Start Data entries

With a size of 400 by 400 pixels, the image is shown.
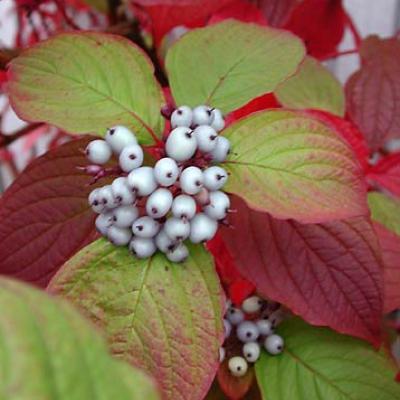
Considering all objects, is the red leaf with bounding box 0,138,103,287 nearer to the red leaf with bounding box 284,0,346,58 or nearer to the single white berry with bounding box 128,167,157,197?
the single white berry with bounding box 128,167,157,197

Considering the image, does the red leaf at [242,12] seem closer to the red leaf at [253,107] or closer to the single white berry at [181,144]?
the red leaf at [253,107]

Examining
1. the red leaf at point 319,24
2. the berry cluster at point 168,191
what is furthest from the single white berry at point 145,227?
the red leaf at point 319,24

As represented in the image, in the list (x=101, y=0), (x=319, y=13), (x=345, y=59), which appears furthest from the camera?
(x=345, y=59)

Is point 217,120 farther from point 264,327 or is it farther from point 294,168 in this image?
point 264,327

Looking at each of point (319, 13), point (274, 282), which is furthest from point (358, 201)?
point (319, 13)

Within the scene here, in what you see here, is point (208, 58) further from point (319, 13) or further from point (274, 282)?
point (319, 13)

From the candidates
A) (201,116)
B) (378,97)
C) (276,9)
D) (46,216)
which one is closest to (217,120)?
(201,116)
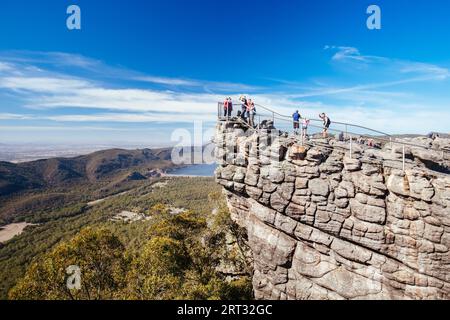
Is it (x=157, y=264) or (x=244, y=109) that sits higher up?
(x=244, y=109)

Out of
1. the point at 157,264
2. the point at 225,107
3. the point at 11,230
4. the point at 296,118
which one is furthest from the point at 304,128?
the point at 11,230

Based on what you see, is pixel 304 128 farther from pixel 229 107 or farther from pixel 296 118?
pixel 229 107

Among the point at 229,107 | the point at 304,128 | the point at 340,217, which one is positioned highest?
the point at 229,107

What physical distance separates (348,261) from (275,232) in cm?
611

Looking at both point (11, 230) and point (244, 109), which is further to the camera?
point (11, 230)

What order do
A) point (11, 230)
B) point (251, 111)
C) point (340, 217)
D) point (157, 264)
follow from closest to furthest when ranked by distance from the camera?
point (340, 217)
point (157, 264)
point (251, 111)
point (11, 230)

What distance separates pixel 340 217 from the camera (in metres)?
18.6

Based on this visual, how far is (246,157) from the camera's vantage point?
23656 millimetres

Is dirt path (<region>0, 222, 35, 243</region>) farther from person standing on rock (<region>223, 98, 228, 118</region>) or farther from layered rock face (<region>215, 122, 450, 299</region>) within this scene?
layered rock face (<region>215, 122, 450, 299</region>)

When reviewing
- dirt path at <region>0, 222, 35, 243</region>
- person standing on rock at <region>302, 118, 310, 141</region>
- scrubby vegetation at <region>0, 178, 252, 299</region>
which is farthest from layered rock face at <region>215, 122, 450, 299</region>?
dirt path at <region>0, 222, 35, 243</region>

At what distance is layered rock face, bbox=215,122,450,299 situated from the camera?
15.9 metres
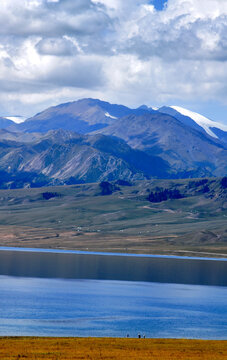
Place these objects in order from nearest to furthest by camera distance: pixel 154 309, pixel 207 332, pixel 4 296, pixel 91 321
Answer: pixel 207 332 → pixel 91 321 → pixel 154 309 → pixel 4 296

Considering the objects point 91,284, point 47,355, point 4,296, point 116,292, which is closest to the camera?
point 47,355

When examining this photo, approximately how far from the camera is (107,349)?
77.6 meters

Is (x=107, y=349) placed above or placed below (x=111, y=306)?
above

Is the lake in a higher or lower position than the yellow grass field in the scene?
lower

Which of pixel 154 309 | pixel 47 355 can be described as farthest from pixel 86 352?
pixel 154 309

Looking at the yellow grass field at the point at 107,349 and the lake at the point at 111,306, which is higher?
the yellow grass field at the point at 107,349

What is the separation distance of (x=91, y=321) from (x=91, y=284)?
218 feet

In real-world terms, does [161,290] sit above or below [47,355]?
below

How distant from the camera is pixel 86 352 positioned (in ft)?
244

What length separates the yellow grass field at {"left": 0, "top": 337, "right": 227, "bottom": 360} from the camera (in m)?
71.6

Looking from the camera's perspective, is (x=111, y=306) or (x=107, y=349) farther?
(x=111, y=306)

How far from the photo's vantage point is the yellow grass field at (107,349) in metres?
71.6

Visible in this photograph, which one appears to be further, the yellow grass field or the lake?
the lake

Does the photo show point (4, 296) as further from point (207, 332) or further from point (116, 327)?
point (207, 332)
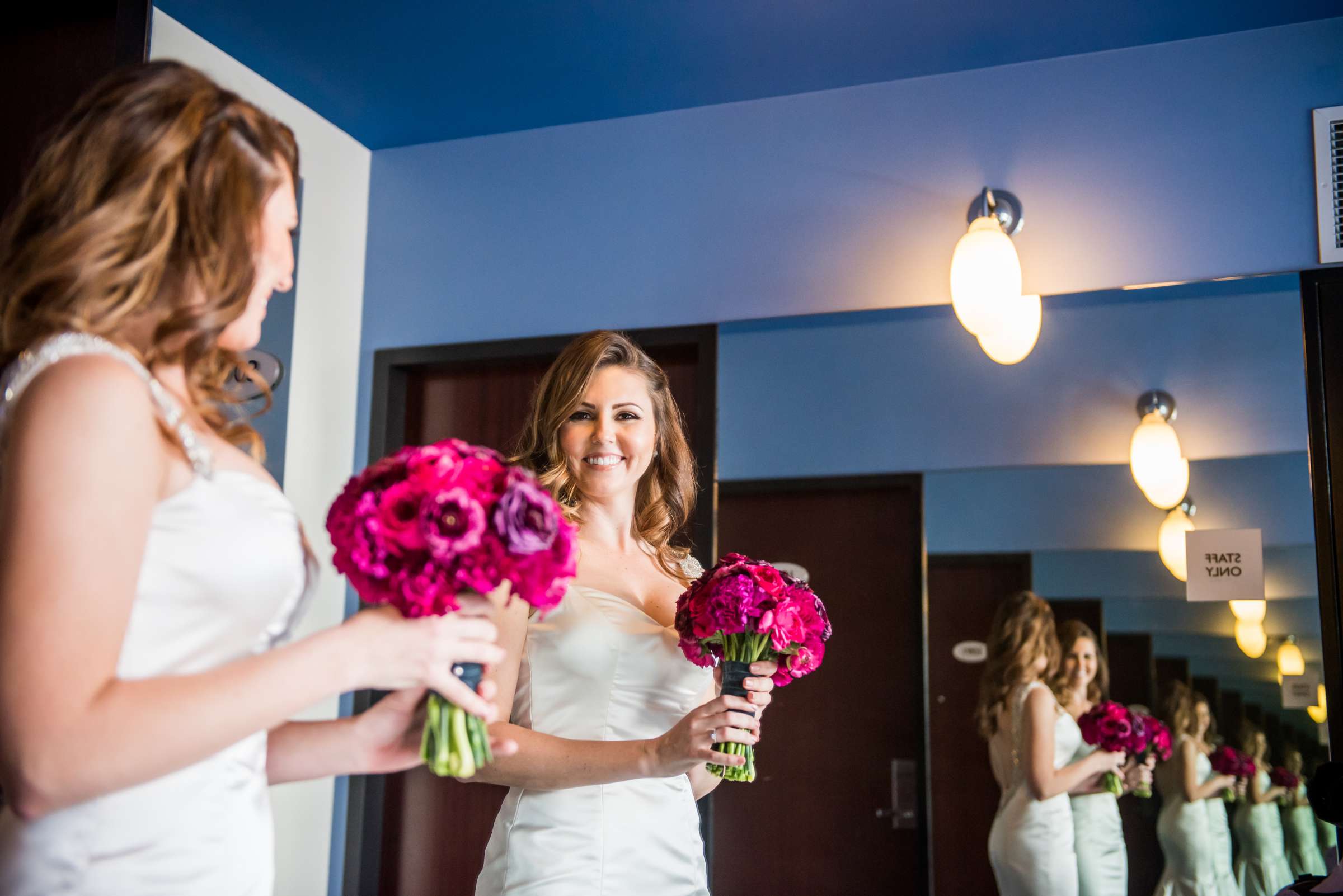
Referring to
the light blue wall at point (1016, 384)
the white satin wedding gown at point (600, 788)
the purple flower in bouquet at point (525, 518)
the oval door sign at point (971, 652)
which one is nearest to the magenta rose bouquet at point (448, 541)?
the purple flower in bouquet at point (525, 518)

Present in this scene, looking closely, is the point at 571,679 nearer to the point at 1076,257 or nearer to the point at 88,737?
the point at 88,737

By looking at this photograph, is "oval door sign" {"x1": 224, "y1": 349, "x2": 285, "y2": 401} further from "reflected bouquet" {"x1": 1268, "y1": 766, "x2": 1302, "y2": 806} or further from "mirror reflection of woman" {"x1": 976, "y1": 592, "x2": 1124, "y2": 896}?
"reflected bouquet" {"x1": 1268, "y1": 766, "x2": 1302, "y2": 806}

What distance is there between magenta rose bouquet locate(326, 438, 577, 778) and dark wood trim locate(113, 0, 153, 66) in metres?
1.21

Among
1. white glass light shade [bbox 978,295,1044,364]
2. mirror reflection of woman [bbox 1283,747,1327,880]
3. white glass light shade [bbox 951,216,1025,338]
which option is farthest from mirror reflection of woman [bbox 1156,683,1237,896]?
white glass light shade [bbox 951,216,1025,338]

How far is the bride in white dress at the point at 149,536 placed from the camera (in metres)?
1.06

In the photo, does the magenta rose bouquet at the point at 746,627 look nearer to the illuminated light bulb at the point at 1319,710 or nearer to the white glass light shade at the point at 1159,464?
the white glass light shade at the point at 1159,464

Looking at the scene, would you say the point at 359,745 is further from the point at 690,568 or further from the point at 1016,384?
the point at 1016,384

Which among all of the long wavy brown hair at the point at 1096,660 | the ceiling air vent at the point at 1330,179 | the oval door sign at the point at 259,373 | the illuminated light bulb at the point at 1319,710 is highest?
the ceiling air vent at the point at 1330,179

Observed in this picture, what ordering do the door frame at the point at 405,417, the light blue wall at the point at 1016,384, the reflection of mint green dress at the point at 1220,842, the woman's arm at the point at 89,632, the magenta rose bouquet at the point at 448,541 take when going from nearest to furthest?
the woman's arm at the point at 89,632, the magenta rose bouquet at the point at 448,541, the reflection of mint green dress at the point at 1220,842, the light blue wall at the point at 1016,384, the door frame at the point at 405,417

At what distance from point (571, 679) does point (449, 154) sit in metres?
2.20

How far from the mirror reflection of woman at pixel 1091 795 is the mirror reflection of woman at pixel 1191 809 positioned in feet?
0.26

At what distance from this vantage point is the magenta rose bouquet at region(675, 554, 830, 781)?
215 centimetres

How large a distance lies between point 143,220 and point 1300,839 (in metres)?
2.81

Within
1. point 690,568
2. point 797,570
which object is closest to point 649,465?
point 690,568
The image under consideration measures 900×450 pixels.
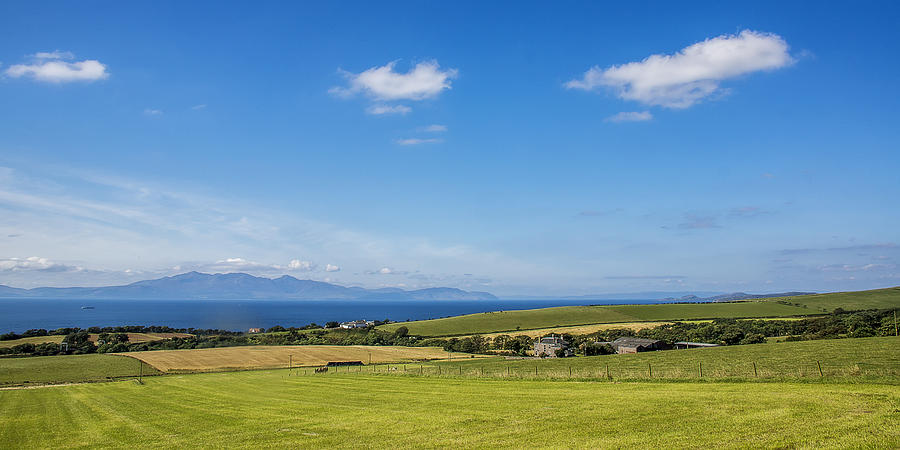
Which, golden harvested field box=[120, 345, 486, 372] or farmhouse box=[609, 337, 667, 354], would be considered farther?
golden harvested field box=[120, 345, 486, 372]

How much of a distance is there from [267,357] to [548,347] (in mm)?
44709

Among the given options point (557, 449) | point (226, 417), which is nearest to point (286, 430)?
point (226, 417)

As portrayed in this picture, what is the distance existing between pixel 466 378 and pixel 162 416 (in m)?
23.0

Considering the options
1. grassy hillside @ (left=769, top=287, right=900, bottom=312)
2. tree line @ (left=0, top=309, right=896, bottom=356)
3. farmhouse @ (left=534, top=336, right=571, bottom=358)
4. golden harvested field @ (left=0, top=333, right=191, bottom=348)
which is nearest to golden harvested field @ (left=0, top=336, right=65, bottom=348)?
golden harvested field @ (left=0, top=333, right=191, bottom=348)

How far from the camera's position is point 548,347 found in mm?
78500

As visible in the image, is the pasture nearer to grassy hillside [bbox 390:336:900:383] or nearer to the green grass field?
grassy hillside [bbox 390:336:900:383]

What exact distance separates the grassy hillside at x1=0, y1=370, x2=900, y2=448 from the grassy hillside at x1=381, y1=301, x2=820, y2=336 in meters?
87.3

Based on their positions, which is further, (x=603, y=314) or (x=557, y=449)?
(x=603, y=314)

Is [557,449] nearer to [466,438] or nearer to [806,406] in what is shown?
[466,438]

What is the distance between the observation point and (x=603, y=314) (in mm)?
137125

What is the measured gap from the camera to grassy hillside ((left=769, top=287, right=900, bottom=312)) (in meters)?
115

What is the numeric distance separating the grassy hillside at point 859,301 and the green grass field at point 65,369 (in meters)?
136

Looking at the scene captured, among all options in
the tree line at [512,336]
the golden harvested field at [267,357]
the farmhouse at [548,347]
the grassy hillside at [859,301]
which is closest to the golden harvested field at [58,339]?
the tree line at [512,336]

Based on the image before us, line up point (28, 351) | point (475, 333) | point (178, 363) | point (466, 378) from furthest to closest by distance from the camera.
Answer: point (475, 333) < point (28, 351) < point (178, 363) < point (466, 378)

End Data entries

Return, without changes, the lines of the listing starting at the line containing "Based on this" and ending at the line containing "23656 millimetres", including both.

- [Exercise answer]
Based on this visual, how far is (246,157) from the camera's vantage point?
23656 millimetres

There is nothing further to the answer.